For all that the rhetoric of Advent is ‘watch and wait,’ the reality of December is often very different. Holiday shopping, dance recitals and nativity plays; parties and too many ‘Christmas’ lunches; Carol services and tree trimming parties; and too often, an expected-unexpected death of who hasn’t the energy to fight through another New Year.
In the midst of all that, prayer is honoured more in the desire than the reality. But God is ever creative, finding new ways to interrupt us and give us God’s presence.
Once this week, the moment God caught was as sudden as the silence of the radio being switched off as I drove over a hill and the light filled the fields with gold.

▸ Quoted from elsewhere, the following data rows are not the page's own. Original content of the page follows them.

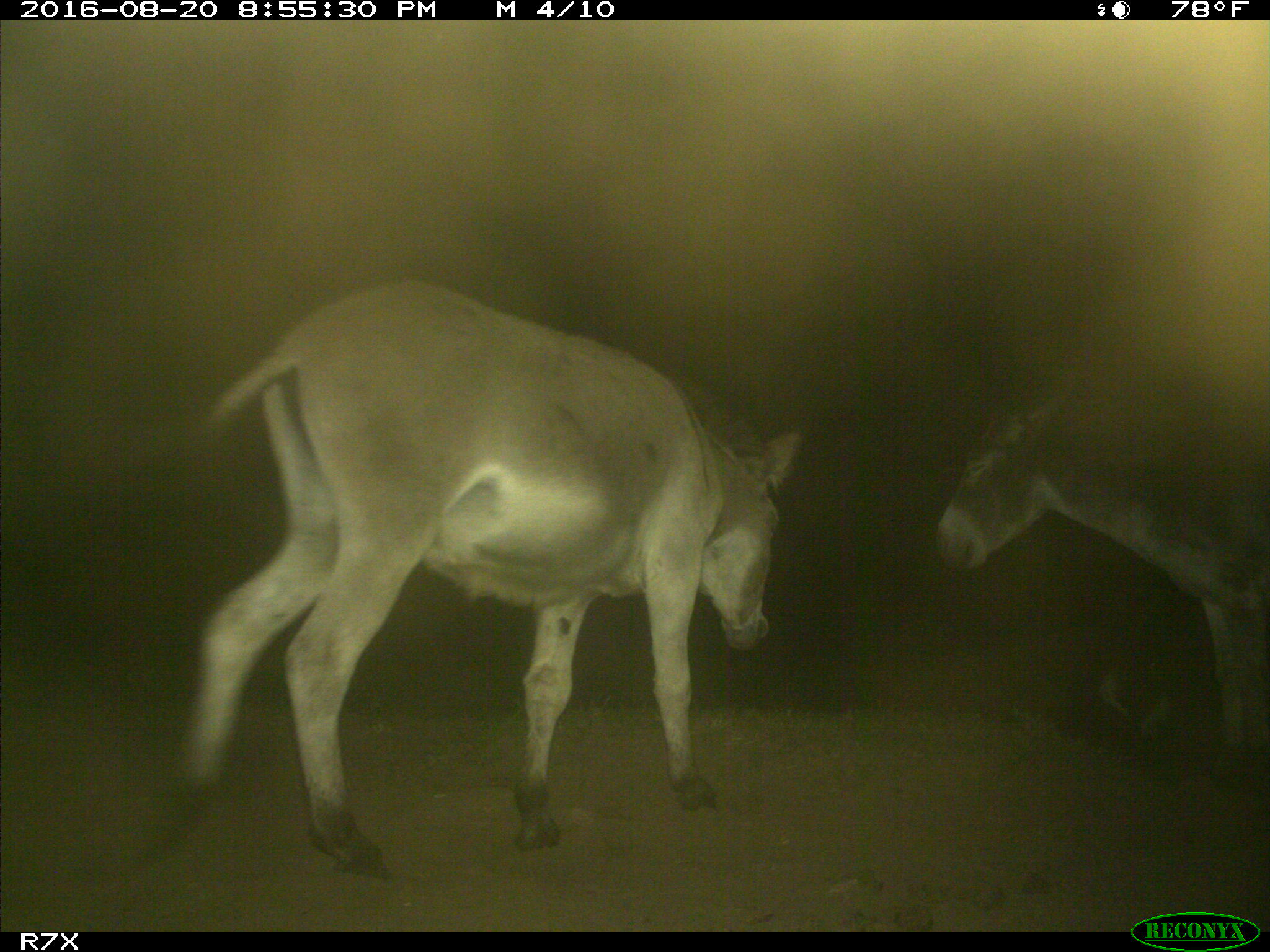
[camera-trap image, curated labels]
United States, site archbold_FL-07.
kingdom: Animalia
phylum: Chordata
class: Mammalia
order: Perissodactyla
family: Equidae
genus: Equus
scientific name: Equus africanus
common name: african wild ass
Equus africanus (african wild ass).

And then, a moment that took slightly more effort on my part: an hour in Durham cathedral as the light faded through the east window. But surely, that’s cheating: claiming that in an hour spent in a cathedral God still has to catch us off guard. True enough, I had gone to pray. I love Durham cathedral, and it has often been a place where ‘things happen’. But the chapel where I had planned to pray was full of Christmas tree and plans for dismantling my soul to see if God would put it back together again were much in jeopardy. (It’s not quite the sort of thing one can do in the nave.)
I began wandering. I asked the steward where I might pray uninterrupted, but the miltary chapel he suggested was no use, so I slipped in by the high altar. I didn’t go into the pews where the rehearsing choir would see me, but up towards the pulpit on the marble steps where I could see altar and reredos and rose window. The stewards decided to be tolerant. In summer, they’d have asked me not to sit there, but in the hush of a December twilight they could be generous.
And so God seized his chance. It wasn’t the time or place for the unbuilding and rebuilding of souls. Instead, I was given sapphires and diamonds; the evening show of stained glass, and spotlights glinting off silver. The choir began singing Adam lay y-bounden, and I sang with them: Deo Gratias.